There is an increasing interest in the possibility of storing platelet concentrates below standard temperatures. The role of 14–3–3 proteins has been demonstrated in numerous cellular functions, including both its positive and negative roles in apoptosis. The 14–3–3ζ protein has a potential role in regulation of storage induced apoptosis in platelets. Apheresis platelets were collected and stored under either at room temperature (RT, 20–24 °C) or cold temperature (CT, 2–6 °C) conditions (n = 7 in each group). Flow cytometry was used to assess changes in phosphatidylserine and mitochondrial membrane potential in washed platelets. Proteomic changes were analyzed using Western blot and coimmunoprecipitation. During RT storage conditions used in this study, we found that both Annexin V and JC-1 exhibited significant increases at Day 3 compared to Day 1. In comparison to RT storage, a 3-day cold storage exhibited higher positive rates of Annexin V and lower positive rates of JC-1. The release of cytochrome c and caspase 3 and 9 cleavage were only observed in platelets maintained under RT storage conditions for 3 days.
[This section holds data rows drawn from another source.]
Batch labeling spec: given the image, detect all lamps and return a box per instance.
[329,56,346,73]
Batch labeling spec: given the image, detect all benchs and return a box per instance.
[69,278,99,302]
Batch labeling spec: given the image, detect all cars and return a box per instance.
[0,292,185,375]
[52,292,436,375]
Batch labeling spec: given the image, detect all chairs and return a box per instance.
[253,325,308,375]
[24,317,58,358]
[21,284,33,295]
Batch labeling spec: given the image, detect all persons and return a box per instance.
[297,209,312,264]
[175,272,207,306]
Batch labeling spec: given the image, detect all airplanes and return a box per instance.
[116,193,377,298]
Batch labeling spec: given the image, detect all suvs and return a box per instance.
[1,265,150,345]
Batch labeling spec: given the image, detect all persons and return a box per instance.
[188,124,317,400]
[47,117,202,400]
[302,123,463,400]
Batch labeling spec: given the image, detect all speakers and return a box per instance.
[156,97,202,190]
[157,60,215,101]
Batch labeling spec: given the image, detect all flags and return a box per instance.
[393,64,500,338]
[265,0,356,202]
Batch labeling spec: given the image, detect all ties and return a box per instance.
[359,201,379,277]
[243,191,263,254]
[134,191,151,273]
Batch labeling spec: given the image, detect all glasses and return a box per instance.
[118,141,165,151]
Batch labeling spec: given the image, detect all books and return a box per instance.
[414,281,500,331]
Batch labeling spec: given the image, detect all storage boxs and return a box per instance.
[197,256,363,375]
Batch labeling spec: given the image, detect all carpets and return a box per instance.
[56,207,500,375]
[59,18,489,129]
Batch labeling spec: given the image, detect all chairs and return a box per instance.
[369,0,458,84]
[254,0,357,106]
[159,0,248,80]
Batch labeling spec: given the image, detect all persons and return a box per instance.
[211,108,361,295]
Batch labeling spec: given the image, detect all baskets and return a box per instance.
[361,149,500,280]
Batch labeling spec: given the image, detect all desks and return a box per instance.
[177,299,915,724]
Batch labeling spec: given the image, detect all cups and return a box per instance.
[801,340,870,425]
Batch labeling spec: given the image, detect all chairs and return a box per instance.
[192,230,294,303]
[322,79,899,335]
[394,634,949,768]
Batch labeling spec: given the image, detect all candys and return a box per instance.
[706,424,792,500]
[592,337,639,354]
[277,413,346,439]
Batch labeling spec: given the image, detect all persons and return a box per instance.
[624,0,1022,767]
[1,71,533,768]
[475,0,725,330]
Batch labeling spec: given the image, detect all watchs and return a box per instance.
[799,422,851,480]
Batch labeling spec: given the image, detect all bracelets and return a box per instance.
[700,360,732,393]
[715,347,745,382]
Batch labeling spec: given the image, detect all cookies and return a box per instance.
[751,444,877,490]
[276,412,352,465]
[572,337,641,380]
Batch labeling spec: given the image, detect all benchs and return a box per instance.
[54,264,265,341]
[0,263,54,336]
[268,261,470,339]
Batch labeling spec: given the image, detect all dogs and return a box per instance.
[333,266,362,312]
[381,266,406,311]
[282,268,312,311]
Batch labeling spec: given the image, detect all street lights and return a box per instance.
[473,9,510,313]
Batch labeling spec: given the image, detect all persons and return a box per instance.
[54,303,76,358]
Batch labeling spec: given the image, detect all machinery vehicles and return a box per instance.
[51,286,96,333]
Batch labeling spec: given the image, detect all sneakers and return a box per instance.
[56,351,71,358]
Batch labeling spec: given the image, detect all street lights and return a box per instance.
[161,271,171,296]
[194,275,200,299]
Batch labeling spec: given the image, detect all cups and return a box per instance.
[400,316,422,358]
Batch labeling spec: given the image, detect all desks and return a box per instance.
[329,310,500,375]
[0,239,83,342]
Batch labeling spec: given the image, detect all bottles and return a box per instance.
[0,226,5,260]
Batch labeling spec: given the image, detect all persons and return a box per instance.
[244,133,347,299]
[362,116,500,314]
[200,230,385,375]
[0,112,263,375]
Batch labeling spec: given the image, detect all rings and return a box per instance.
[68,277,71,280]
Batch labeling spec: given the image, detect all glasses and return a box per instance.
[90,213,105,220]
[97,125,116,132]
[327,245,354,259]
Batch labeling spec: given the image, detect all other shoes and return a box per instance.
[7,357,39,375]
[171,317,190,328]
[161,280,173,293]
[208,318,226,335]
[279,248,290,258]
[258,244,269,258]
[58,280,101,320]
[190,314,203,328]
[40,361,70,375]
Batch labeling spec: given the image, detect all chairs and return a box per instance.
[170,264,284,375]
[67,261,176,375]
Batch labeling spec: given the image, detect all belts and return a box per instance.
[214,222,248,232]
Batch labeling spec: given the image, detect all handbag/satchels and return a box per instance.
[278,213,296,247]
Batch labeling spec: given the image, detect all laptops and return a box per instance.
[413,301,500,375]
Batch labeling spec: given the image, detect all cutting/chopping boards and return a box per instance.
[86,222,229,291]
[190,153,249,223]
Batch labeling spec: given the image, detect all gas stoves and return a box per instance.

The anti-apoptosis protein Bcl-x_L was downregulated and the pro-apoptosis protein Bak was upregulated under RT storage conditions. However, both Bcl-x_L and Bak of CT-D3 exhibited no significant changes in comparison to either RT-D1 or CT-D1. Expression levels of 14–3–3ζ and GPIbα decreased significantly in RT-D3 compared to those in RT-D1, while the expression levels of CT-D3 were found to be significantly higher than those in RT-D3. Expression levels of Bad protein in CT-D3 were significantly lower than those in RT-D3. A comparative analysis of RT-D3 and CT-D3 demonstrated that both the ratios of Bad/14–3–3ζ and GPIbα/14–3–3ζ increased significantly following cold storage. The ratio was significantly larger following a 3-day cold storage in comparison to that at RT. During cold storage of platelets, the enhanced association between 14–3–3ζ and GPIbα was demonstrated to improve exposure of phosphatidylserine, and the enhanced association between 14–3–3ζ and Bad was shown to delay the depolarization of the mitochondrial membrane potential.